I sang “Walk with Me” for offertory at the evening session for camp meeting tonight. And when I say this, I say it in all humility: I was rock awesome. Seriously. I hit it out of the park. As I was singing and playing, I was totally enjoying myself and I knew I was doing my best ever. I could hear my voice surrounding me and the piano surrounding me and it was just perfect. And when I played the last chord and stood up to leave the stage, I seriously felt like I’d just hit a home run and was circling the bases on the way back to my seat. Nancy told me that it was especially good. She said that she always has high expectations when she knows I’m gonna be singing, because she knows I’ll do a good job, but even she could tell that this song was especially rock awesome.
The woman who asked me to do the offertory was expecting me to play cello. Ashley pointed out that the woman probably didn’t even know I could play piano and sing. The woman thought I only played cello. But I didn’t want to play cello. And this is a strange development. Used to be I would have preferred to be up front playing cello. Piano and singing would have made me too nervous. Cello was safer. But nowadays, cello feels boring, old hat, been there, done that. But piano and singing, now that’s risky.
All day I was jittery, antsy, couldn’t focus. Couldn’t start big projects, because I was too worried about my song that evening. So I’d do something, like fold some laundry, then I’d practice my song. Then I’d do something, like wash the dishes, then I’d practice my song again. Over and over, all day.

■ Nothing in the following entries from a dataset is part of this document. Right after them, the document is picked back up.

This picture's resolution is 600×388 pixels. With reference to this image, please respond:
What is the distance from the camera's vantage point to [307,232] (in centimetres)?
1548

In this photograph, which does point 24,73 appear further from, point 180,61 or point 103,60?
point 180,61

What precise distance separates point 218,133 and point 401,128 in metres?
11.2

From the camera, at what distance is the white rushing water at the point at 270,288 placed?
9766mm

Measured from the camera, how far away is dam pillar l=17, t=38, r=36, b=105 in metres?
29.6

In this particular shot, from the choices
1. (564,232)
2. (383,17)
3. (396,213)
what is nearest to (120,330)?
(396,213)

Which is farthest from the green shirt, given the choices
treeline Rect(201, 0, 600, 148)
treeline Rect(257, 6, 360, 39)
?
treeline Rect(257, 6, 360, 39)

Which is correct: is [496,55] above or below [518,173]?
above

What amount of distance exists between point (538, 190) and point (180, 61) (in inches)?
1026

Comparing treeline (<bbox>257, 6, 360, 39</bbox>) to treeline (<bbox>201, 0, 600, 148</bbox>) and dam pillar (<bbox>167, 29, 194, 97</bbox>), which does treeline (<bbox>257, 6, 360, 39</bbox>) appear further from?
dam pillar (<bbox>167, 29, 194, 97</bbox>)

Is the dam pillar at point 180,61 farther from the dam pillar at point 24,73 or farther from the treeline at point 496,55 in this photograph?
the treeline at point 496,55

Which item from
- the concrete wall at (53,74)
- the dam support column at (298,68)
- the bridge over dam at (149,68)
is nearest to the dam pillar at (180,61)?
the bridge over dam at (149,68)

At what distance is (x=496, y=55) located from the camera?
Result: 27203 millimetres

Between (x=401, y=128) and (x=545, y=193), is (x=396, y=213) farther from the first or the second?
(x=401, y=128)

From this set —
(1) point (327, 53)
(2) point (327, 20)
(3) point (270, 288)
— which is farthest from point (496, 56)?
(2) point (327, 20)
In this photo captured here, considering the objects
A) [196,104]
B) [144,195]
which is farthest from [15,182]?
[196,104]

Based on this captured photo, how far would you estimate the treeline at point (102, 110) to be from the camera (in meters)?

I was so antsy, I didn’t want to do the song at all. Nothing could be worth that restless feeling, I figured. And it hasn’t been just today, it was the last half a week I think. I envisioned calling up (or e-mailing) to cancel. Or coming down with a bad cold or something so I couldn’t follow through. Just envisioned these things. Didn’t really do them. That’s the difference between a responsible person and a not responsible one, I think. The responsible person only thinks of the ways to get out of things. The not responsible person actually does them. …Or maybe, more correctly, the not responsible person just forgets.
But the rush I got from playing that song tonight, wow, I can’t even describe it. Totally made all my antsy, restless dread worth it. Totally. I felt so full of life and joy and success. I want to have that feeling more often. It makes the antsy nervousness worth it. And I’ve realized that the antsy nervousness is so much better than the crippling nervousness I used to have to conquer. It’s so nice to be on this side of things. Before today, I didn’t really understand the difference. But it’s significant.
Quick, ask me to sing a song somewhere. But please let there be a nice Steinway grand to play, because I really think that the Steinway automatically ups the anty of the rush I’ll receive.